Bisnis.com, JAKARTA – PT Indonesia Transport & Infrastructure Tbk. (IATA) memutuskan tetap memiliki bisnis di sektor penerbangan usai mengubah nama dan aktivitas bisnisnya menjadi PT MNC Energy Investments Tbk.
Executive Chairman MNC Group Hary Tanoesoedibjo mengatakan bisnis penerbangan tetap dimiliki dan dijalankan melalui anak usahanya tetapi bukan lagi menjadi induk dan bisnis di sektor utama. Sementara waktu ini dengan kondisi pandemi Covid-19, perseroan tak akan melakukan ekspansi atau memperbesar kapasitas bisnis penerbangan.
Harry menyadari bisnis penerbangan masih sulit, apalagi layanan yang dioperasikan IATA bukan penerbangan reguler berjadwal tetapi charter baik menggunakan helikopter, pesawat jet, serta atr yang Charter banyak melayani pekerja di sektor minyak dan tambang.
“Intinya bisnis penerbangan yang dimiliki oleh IATA tetap dimiliki tetapi tidak dibesarkan dahulu karena kita tahu bisnis penerbangan sulit,” ujarnya dalam konferensi pers, Kamis (11/2/2022).
Hary Tanoe membeberkan saat ini bisnis charter pesawat sedang sepi. Hal tersebut dibuktikan dari kerugian yang terus dialami oleh IATA.
“Saat ini bisnis penerbangan charter sedang lesu akibat pandemi Covid-19. IATA ini rugi sejak tahun 2008 dan ruginya itu konsisten sampai 2021. Tahun ini mudah – mudahan berubah menjadi perusahaan yang solid, besar, dan profitable dengan perubahan bisnis yang dilakukan,” katanya.
Seperti diketahui, perusahaan mengubah kegiatan usaha utamanya dari perusahaan pengangkutan udara niaga dan jasa angkutan udara, menjadi bidang investasi dan perusahaan induk, khususnya di sektor pertambangan batubara. Perubahan ini dilakukan untuk memitigasi kerugian akibat pandemi Covid-19.
Harry melanjutkan perubahan bisnis tersebut juga dengan memanfaatkan momentum yang timbul dari lonjakan harga komoditas batubara yang berkelanjutan dan permintaannya yang terus meningkat. IATA pun mengambil langkah strategis dengan merambah ke sektor energi, khususnya tambang batubara.

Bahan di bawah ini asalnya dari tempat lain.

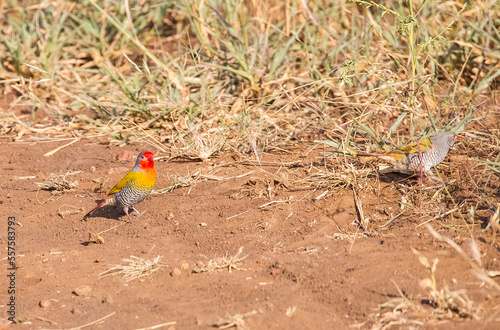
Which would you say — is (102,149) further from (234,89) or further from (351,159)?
(351,159)

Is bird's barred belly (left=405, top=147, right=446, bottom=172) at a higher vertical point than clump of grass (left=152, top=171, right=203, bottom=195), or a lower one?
higher

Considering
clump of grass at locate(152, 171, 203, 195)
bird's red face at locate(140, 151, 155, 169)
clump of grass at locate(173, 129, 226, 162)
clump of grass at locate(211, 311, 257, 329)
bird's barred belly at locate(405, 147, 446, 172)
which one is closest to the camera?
clump of grass at locate(211, 311, 257, 329)

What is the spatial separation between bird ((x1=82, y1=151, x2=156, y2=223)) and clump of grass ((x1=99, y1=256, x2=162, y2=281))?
0.77m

Berdasarkan laporan keuangan, IATA mencatatkan pendapatan usaha sebesar US$7,2 juta di bulan September 2021, naik 15 persen dibandingkan pada September 202o senilai US$6,3 juta. Akan tetapi, kenaikan tersebut diikuti dengan kenaikan berbagai beban usaha yang menghasilkan rugi bersih sebesar US$4,7 juta untuk periode yang berakhir pada tanggal 30 September 2021, naik 118 persen dibandingkan dengan rugi bersih pada periode yang sama tahun sebelumnya sebesar US$2,1 juta.

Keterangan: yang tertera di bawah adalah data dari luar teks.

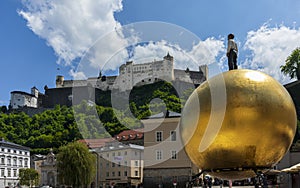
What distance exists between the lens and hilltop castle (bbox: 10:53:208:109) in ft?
391

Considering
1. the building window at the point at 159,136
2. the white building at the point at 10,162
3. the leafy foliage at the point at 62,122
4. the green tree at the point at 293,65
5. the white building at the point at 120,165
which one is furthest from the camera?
the leafy foliage at the point at 62,122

Perubahan aktivitas bisnis utama tersebut dibahas dalam Rapat Umum Pemegang Saham Luar Biasa (RUPSLB). IATA dari yang sebelumnya transportasi udara menjadi perusahaan investasi, dengan investasi pada unit-unit bisnisnya yang bergerak di bidang usaha pertambangan, infrastruktur, dan transportasi udara.
RUPSLB juga menyetujui pengalihan aset transportasi udara kepada salah satu anak usaha IATA yang dimiliki 99,99 persen yakni PT Indonesia Air Transport (IAT), yang juga telah mengantongi Sertifikat Operator Pesawat Udara dari Kementerian Perhubungan, Direktorat Jenderal Perhubungan Udara. Dengan demikian, IAT resmi dapat menyelenggarakan angkutan udara niaga sesuai dengan petunjuk pengoperasian dan Peraturan Keselamatan Penerbangan Sipil yang berlaku.